July 25, 2012

Think, Write, Delete

Dear Little Sis,
Today I did something for the first time, I wrote a letter to my grandson. Oh, I've written him many times via Facebook and Texting, but this is the first time I've actually written him a letter. I had to. He is now stationed at Lackland Air Force Base in Texas and is in his first week of Basic Military Training and the only way to correspond with him is to write a letter. I had already begun to "create" his letter when yesterday I received his address from his mom.

The reason I use the word "create" is because it was more than a letter, I decided to write it in a newsletter format.
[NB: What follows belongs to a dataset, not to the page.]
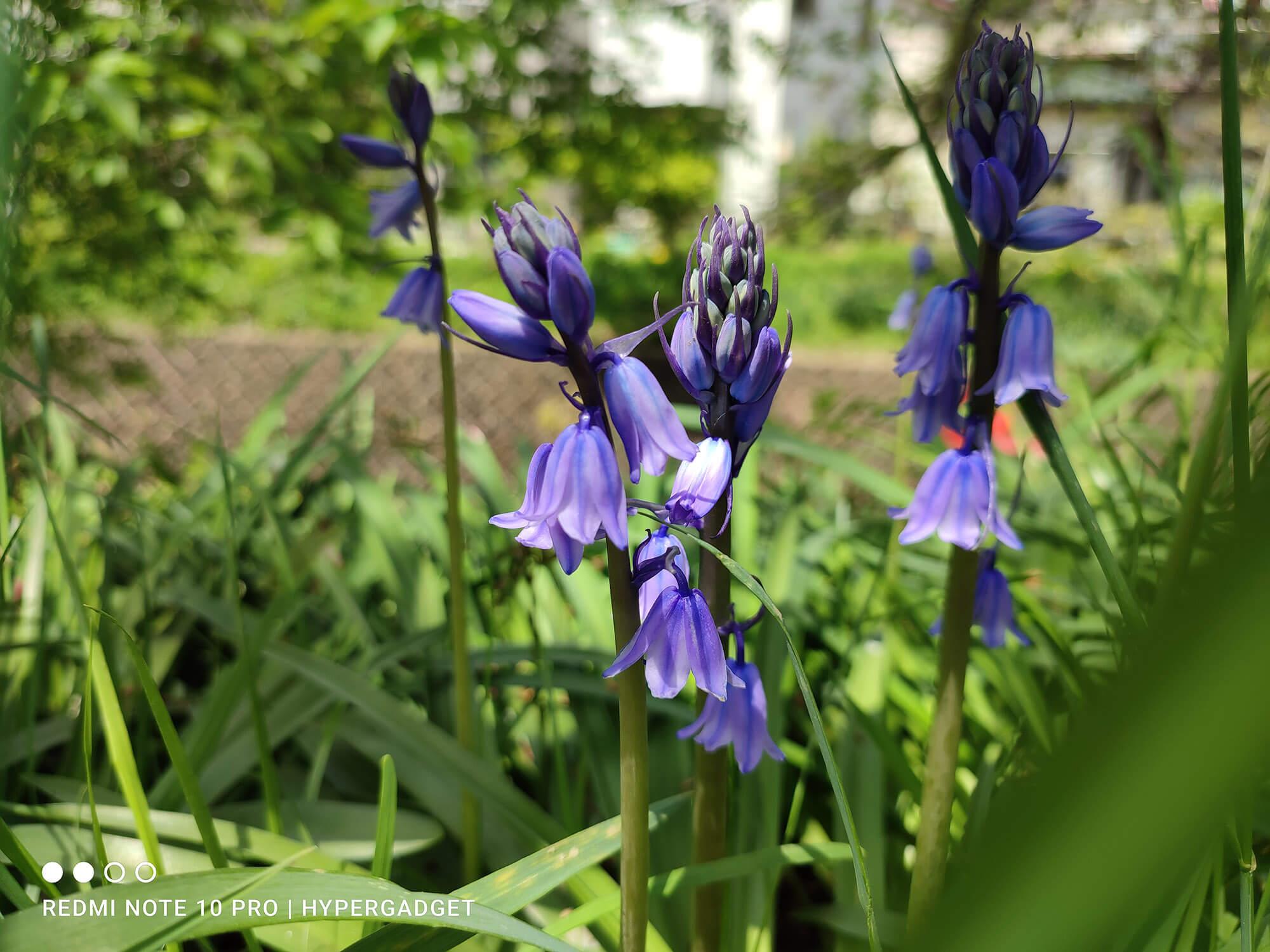 Redmi Note 10 Proのメインカメラで撮影した紫色の花の写真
You know that I've been doing newsletters for the past 10 years at my employment, but this newsletter took on an importance beyond all those I created for my work. My husband couldn't believe how much time I spent writing, searching for graphics, and looking on my Thesaurus for just the right word, all the while imagining how happy he'll be when he receives it. Often these young recruits will read and reread letters from home since its the only communication they have for weeks while they are being tested both physically and mentally for the first time in their lives. All these thoughts ran through my head and challenged to even work harder on my project.

I decided to keep my Newsletter to one page, since I was purposing to make this a weekly issue. After writing about family news events I had a few inches at the bottom of the page. I wasn't sure what to add, maybe a picture, a joke, or leave it blank. Then I thought about the opportunity I had before me...a chance to share my heart and leave my grandson with some of my thoughts that he might even remember, so I entitled the article "Granni Thoughts". I decided to share my thoughts on the significance of writing a letter and how permanent it can be in the world where most correspondences are shredded or deleted. Below is "Granni Thoughts"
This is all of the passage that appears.